The initial implementation of G2P was entirely feed-forward. As a result, it had no way of responding to perturbations, such as a collision, other than the system’s passive response. To address this issue, we implemented a version of G2P that incorporates minimal feedback [5]. Even in the presence of reasonably lengthy sensory delays (100 ms), we found that the addition of simple feedback enabled this new G2P algorithm to compensate for errors arising from impacts or imperfections in the inverse map. We also found that feedback accelerates learning and requires shorter motor babbling sessions, or fewer exploration/exploitation attempts.

We plan to extend the principles embodied in the G2P algorithm to the development of biped and quadruped robots, as well as robotic manipulation.

为什么要MATLAB?

由于多种原因,我们的团队决定将MATLAB与其他可用软件包一起使用。

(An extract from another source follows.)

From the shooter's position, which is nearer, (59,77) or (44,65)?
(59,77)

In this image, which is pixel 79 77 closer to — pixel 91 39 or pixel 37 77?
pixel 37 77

首先,我们的研究是多学科的,涉及神经科学家和计算机科学家以及生物医学,机械和电气工程师。无论他们的纪律如何,团队的每个成员都知道MATLAB,使其成为一种通用语言和有效的合作手段。

Another reason for choosing MATLAB is that it makes the work easier for other researchers to replicate and extend. The code we wrote can be run on any version of MATLAB. If we apply zero-phase digital filtering using filtfilt() in MATLAB for example, we can be confident that others will be able to use that same function and get the same results. Moreover, in Python or C, there would be packages or library versions to worry about, as well as dependencies requiring updates or even downgrades to other packages already in use. In my experience, MATLAB has no such limitations.

最后,我想提及MATLAB随附的出色客户支持。金宝app客户支持团队帮助我们解决了金宝app我们在数据获取方面遇到的一些问题。他们的响应时间和对这个话题的专业水平令人印象深刻。

我感激地感谢我的同事达里奥Urbina-Meléndez and Brian Cohn, as well as Dr. Francisco Valero-Cuevas, director of the Brain-Body Dynamics Lab (ValeroLab.org) and PI, who collaborated with me on the projects described in this article. I also want to thank our sponsors including DoD, DARPA, NIH, and USC graduate school for their support for this project.

关于作者

Ali Marjaninejad is a biomedical engineering doctoral candidate at USC. His research interests include artificial intelligence, bio-inspired systems, biomedical signal processing, neuroscience, and brain machine interfaces.

Published 2020

参考

  • [1] Marjaninejad,Ali等。“通过有限的经验,在肌腱驱动的肢体中的自主功能运动。”ARXIV预印型ARXIV:1810.08615(2018)。

    [2] Marjaninejad, Ali, et al. "Autonomous functional movements in a tendon-driven limb via limited experience."自然机器智能1.3 (2019): 144.

    [3] Valero-Cuevas, FJ.Fundamentals of Neuromechanics. Springer Series on Biosystems and Biorobotics, Springer-Verlag, London, 2016.

    [4] Marjaninejad,Ali和Francisco J. Valero-Cuevas。“拟人化系统应该是'多余的'吗?”Biomechanics of Anthropomorphic Systems. Springer, Cham, 2019: 7-34.

    [5] Marjaninejad, Ali, Darío Urbina-Meléndez, and Francisco J. Valero-Cuevas. "Simple Kinematic Feedback Enhances Autonomous Learning in Bio-Inspired Tendon-Driven Systems." arXiv preprint arXiv:1907.04539 (2019).